Work was low key. We followed which subway lines would open the next day and figured out how to get home. I left with two co-workers who live in the same neighborhood. It took us at least twenty minutes to snag a cab, and when we finally did the driver explained several times that he would charge us the regular fare for the first drop-off, then $10 for each additional drop-off. Except he didn't explain it that clearly, and we were in no condition to listen, so we just said "Okay" and climbed in.

The cab drove along 34th Street, toward the East River. We could look south down the avenues and see block after block without light. It was surreal and apocalyptic. Part of me wanted to jump out and explore; the adult in me said to shut up and stay put. A few blocks were without power immediately to our right. They felt haunted, with the pedestrians passing by them in no mood to linger. There were still quite a few people out and about, and once in a while we'd see one in costume and it would remind us, "Oh yeah, it's Halloween." Then we turned north and traffic became hell. We watched the same terrible bits on the television over and over. We reached the Queensboro and the traffic cleared. As we drove over, Astoria and LIC were ahead of us, ablaze in light; lower Manhattan stretched along the river behind and to our right, dark and quiet, a mass of building silhouettes with the odd light on here and there. "I hope this never happens again." I didn't think that, but I should have.
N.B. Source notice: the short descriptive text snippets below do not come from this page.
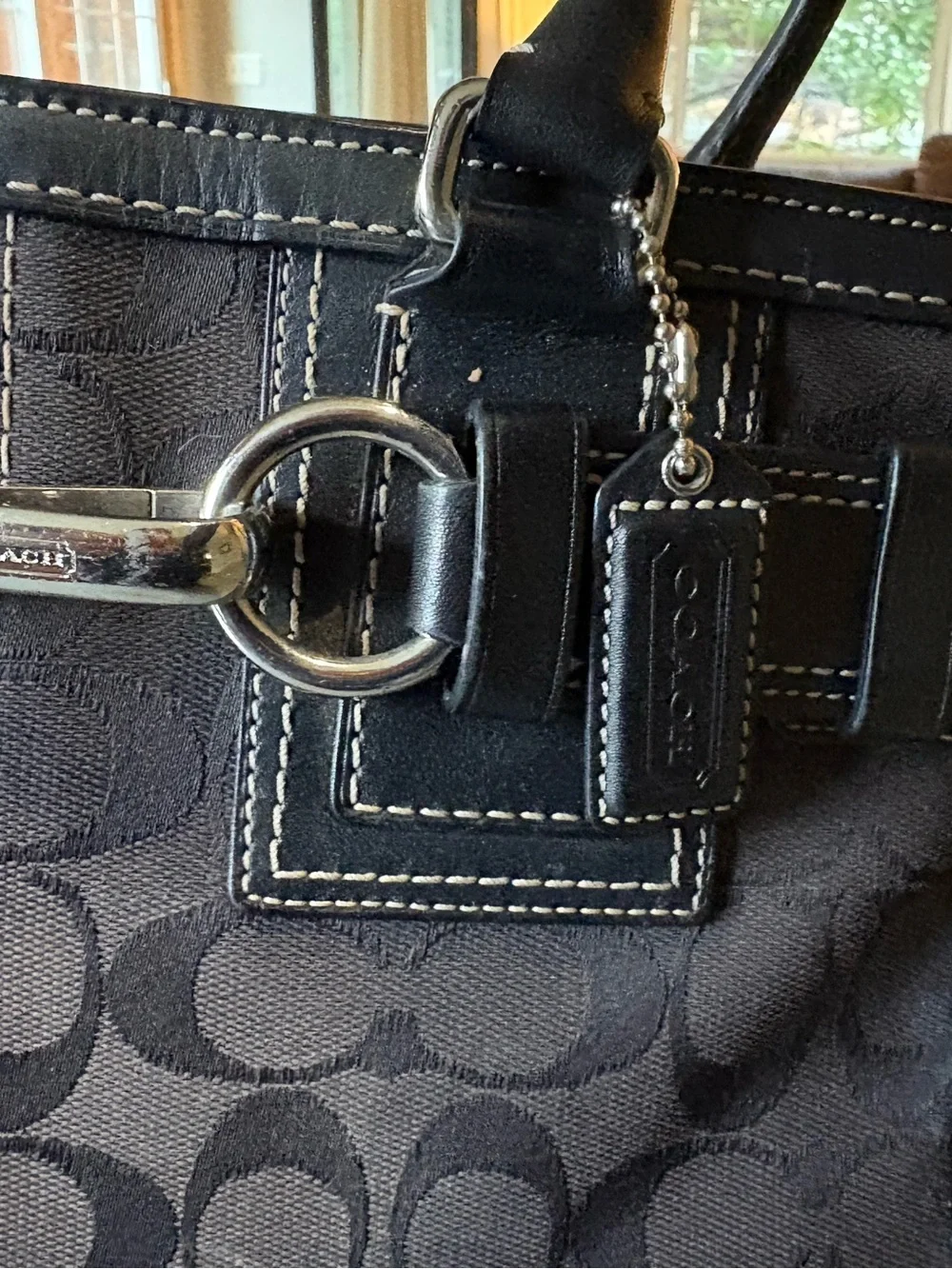 Coach tote featuring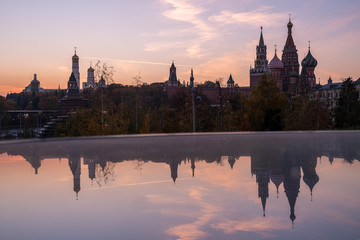 Fototapeta na wymiar Silhouettes of the Moscow Kremlin at sunset , view from Zaryadye Park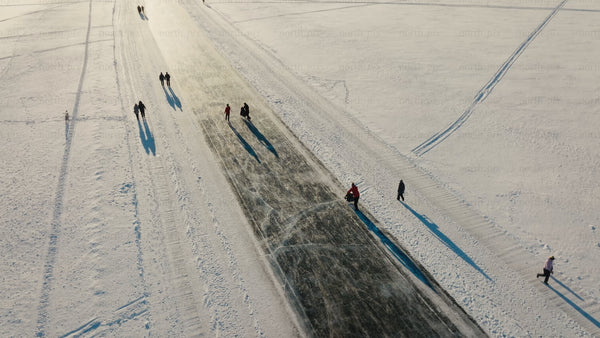 Aerial view of people enjoying a frozen road in winter Luleå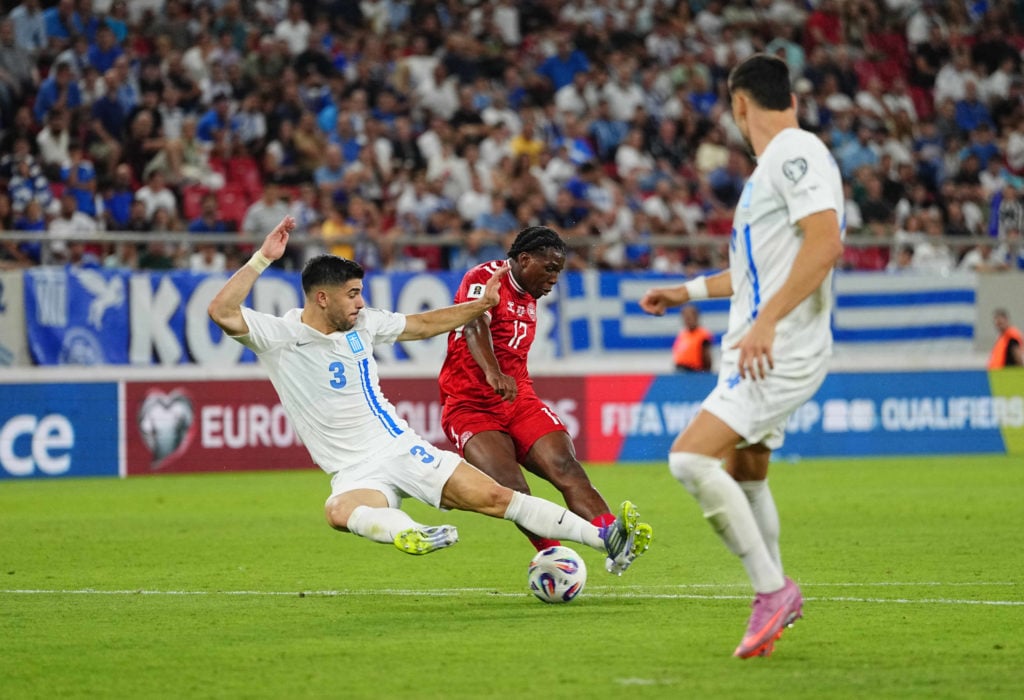 Patrick Dorgu of Denmark and Konstantinos Koulierakis of Greece battle for the ball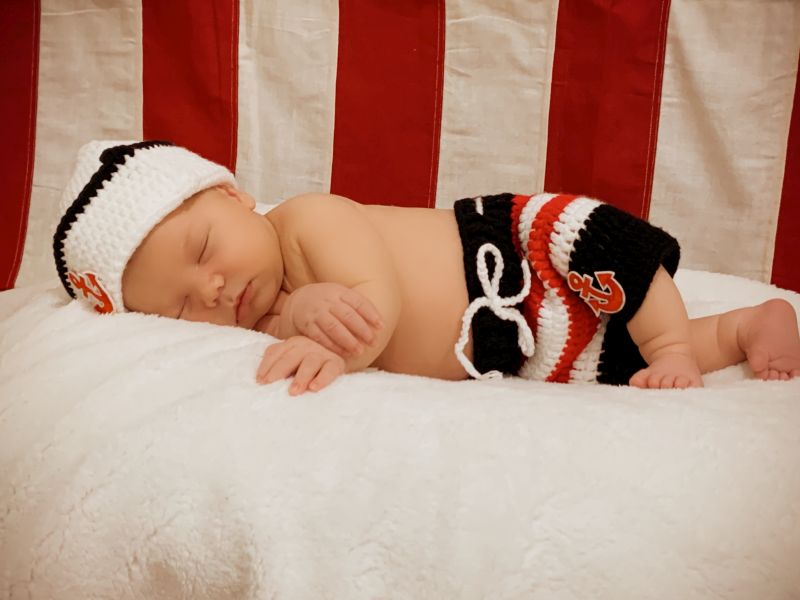 Baby lies sleeping on a white sheet with American flag behind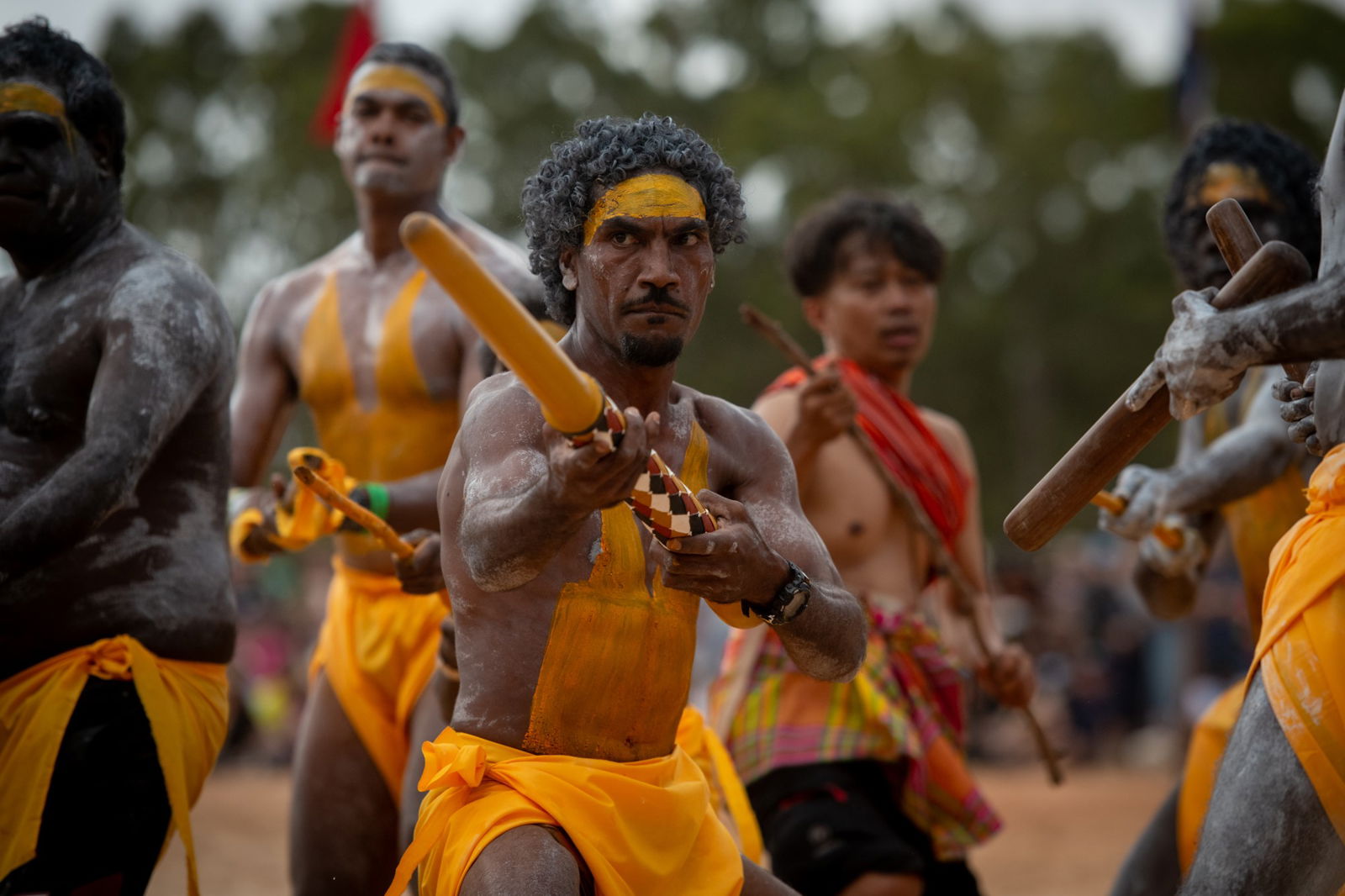 An Indigenous man points a painted stick.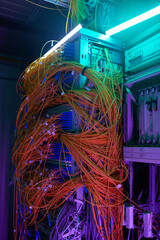 Futuristic background image of server cabinet with cables and wires in purple light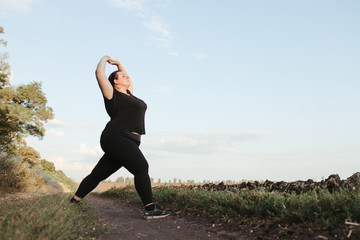 Young overweight woman doing morning yoga on the country road, open air activity. Healthy lifestyle, sport, weight loss
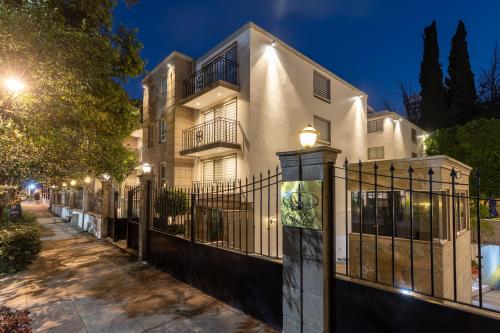a house with a wrought iron fence at night at Suites Obelisk in Mexico City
My usual subway route was open and free of charge the next two days, with red plastic tape barring the turnstiles and holding open the emergency doors. The cold I caught turned bad. NyQuil zombified me. I went only to home and work. It wasn't until Saturday that I had the chance to explore lower Manhattan, after many of the lights had come back on, and the 4, 5, and 6 trains offered an easy way down. Like most times I go into town, I went shopping - the store had signs apologizing for the lack of Internet and the resulting delay in credit card transactions - and then to the movies. I saw one knocked over tree, on Houston and Wooster at the NYU dorms; the roots exposed, the branches blocking the sidewalk, police tape around it. The movie was at the IFC Center, newly reopened. My 5:25 screening of The Loneliest Planet had only a few scattered people, most of whom kept their coats on because the room was freezing.

I tried to grab a train at Union Square to take back uptown. Numerous vans and trucks from out-of-state power companies ringed the park. For some reason the station was closed again. I couldn't find an open entrance. My gratitude toward the MTA quickly turned into my usual grumbling. Normality was on its way back.